- _GIVEN INSTRUCTION_: Please rewrite the lines below as a numbered list, leaving out blank lines and the pictures.

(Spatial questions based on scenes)
begin

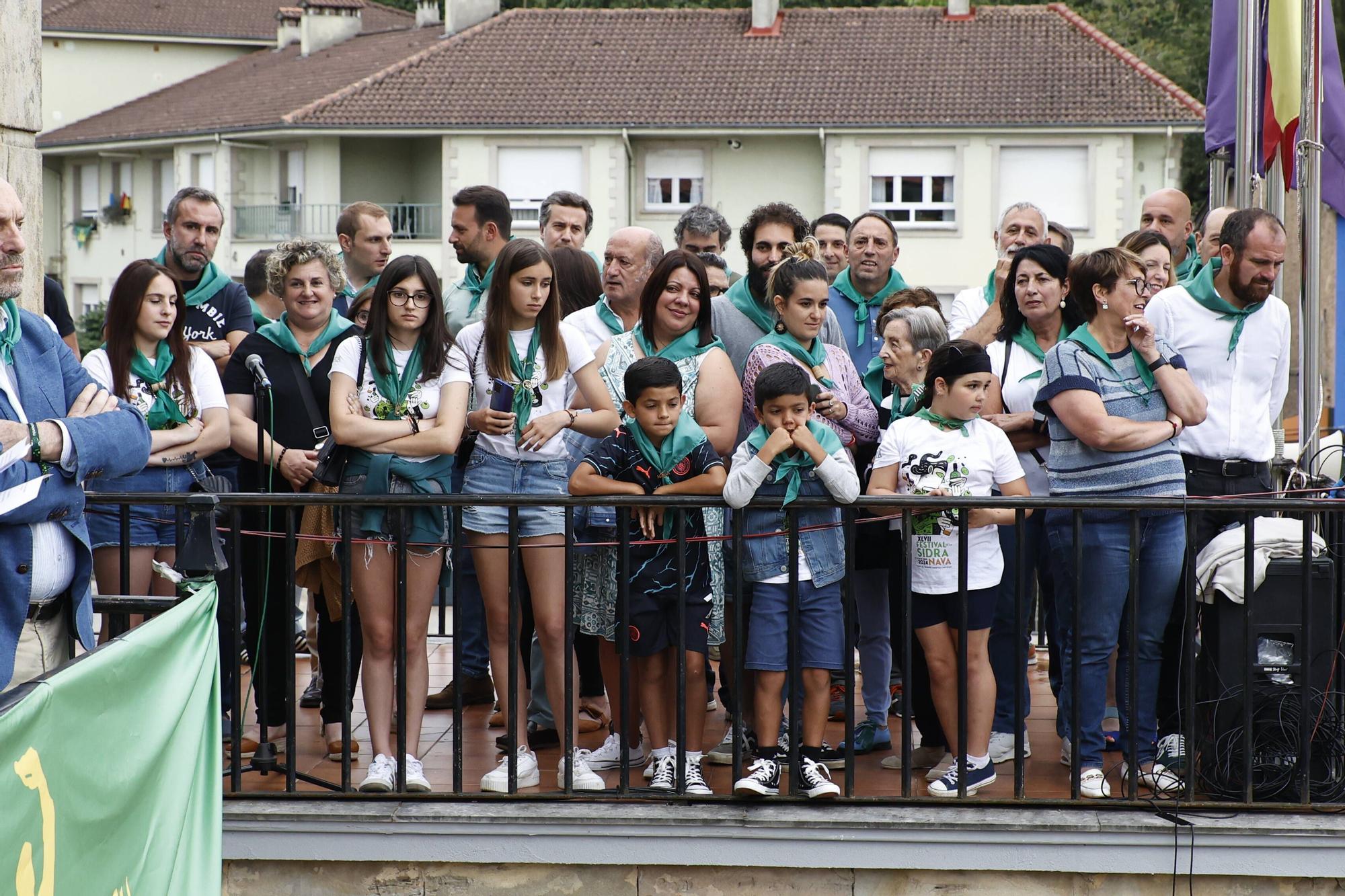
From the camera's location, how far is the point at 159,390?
5527 millimetres

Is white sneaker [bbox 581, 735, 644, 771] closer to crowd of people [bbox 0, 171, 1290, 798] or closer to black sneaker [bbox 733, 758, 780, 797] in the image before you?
crowd of people [bbox 0, 171, 1290, 798]

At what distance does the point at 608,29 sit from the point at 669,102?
3.58m

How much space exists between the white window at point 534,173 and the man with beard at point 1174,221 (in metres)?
26.1

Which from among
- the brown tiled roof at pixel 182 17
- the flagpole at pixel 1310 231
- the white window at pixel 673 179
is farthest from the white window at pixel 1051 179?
the flagpole at pixel 1310 231

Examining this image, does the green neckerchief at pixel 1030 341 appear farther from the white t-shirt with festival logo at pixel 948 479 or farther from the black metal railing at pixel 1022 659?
the black metal railing at pixel 1022 659

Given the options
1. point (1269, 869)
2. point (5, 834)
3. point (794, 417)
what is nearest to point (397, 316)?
point (794, 417)

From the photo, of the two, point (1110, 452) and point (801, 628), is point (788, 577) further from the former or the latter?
point (1110, 452)

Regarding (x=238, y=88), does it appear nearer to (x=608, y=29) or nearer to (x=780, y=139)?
(x=608, y=29)

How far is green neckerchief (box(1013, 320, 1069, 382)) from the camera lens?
19.0 feet

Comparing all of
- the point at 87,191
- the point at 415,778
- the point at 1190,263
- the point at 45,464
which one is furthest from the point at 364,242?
the point at 87,191

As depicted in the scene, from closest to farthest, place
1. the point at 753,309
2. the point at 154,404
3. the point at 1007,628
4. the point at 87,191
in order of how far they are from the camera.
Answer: the point at 154,404 < the point at 1007,628 < the point at 753,309 < the point at 87,191

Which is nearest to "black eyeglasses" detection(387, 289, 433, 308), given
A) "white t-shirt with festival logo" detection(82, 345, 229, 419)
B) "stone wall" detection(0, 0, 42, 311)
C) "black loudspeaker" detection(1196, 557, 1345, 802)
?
"white t-shirt with festival logo" detection(82, 345, 229, 419)

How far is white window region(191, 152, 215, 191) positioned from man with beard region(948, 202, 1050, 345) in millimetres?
33121

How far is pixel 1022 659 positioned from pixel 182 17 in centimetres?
4591
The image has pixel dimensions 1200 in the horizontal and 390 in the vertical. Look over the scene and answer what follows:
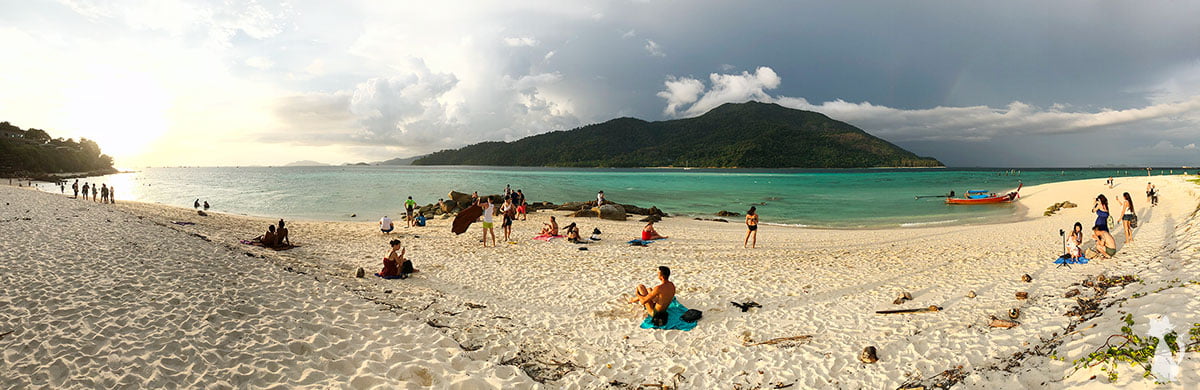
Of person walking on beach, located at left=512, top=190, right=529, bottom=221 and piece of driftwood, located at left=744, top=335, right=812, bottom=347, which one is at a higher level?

end

- _RESULT OF THIS EXERCISE_:
1. From the camera's location, how far is the point at 159,390?
2. 5527 millimetres
3. Is white sneaker [bbox 581, 735, 644, 771] closer to crowd of people [bbox 0, 171, 1290, 798] or closer to black sneaker [bbox 733, 758, 780, 797] in the image before you?
4. crowd of people [bbox 0, 171, 1290, 798]
5. At what distance does the point at 608,29 sit from the point at 669,102?
6. 3.58m
7. How much space exists between the white window at point 534,173 and the man with beard at point 1174,221 (in metres)?
8. 26.1
9. Which from among
10. - the brown tiled roof at pixel 182 17
11. - the flagpole at pixel 1310 231
12. - the white window at pixel 673 179
13. is farthest from the white window at pixel 1051 179?
14. the flagpole at pixel 1310 231
15. Examining this image, does the green neckerchief at pixel 1030 341 appear farther from the white t-shirt with festival logo at pixel 948 479 or farther from the black metal railing at pixel 1022 659?
16. the black metal railing at pixel 1022 659
17. Given the options
18. 1. point (1269, 869)
19. 2. point (5, 834)
20. 3. point (794, 417)
21. what is nearest to point (397, 316)?
22. point (794, 417)
23. From the photo, of the two, point (1110, 452) and point (801, 628), is point (788, 577) further from the former or the latter?
24. point (1110, 452)
25. Regarding (x=238, y=88), does it appear nearer to (x=608, y=29) or nearer to (x=780, y=139)?
26. (x=608, y=29)
27. How far is green neckerchief (box(1013, 320, 1069, 382)) from the camera lens?
28. 19.0 feet
29. Comparing all of
30. - the point at 87,191
31. - the point at 415,778
32. - the point at 1190,263
33. - the point at 45,464
34. which one is furthest from the point at 364,242?
35. the point at 87,191
36. As depicted in the scene, from closest to farthest, place
37. 1. the point at 753,309
38. 2. the point at 154,404
39. 3. the point at 1007,628
40. 4. the point at 87,191
41. in order of how far they are from the camera.
42. Answer: the point at 154,404 < the point at 1007,628 < the point at 753,309 < the point at 87,191
43. Which is nearest to "black eyeglasses" detection(387, 289, 433, 308), given
44. A) "white t-shirt with festival logo" detection(82, 345, 229, 419)
45. B) "stone wall" detection(0, 0, 42, 311)
46. C) "black loudspeaker" detection(1196, 557, 1345, 802)
47. ?
48. "white t-shirt with festival logo" detection(82, 345, 229, 419)
49. How far is white window region(191, 152, 215, 191) positioned from man with beard region(948, 202, 1050, 345) in millimetres?
50. 33121
51. How far is pixel 1022 659 positioned from pixel 182 17 in centimetres?
52. 4591
53. The image has pixel dimensions 1200 in the horizontal and 390 in the vertical. Look over the scene and answer what follows:
54. Of person walking on beach, located at left=512, top=190, right=529, bottom=221 and piece of driftwood, located at left=744, top=335, right=812, bottom=347, which one is at a higher level?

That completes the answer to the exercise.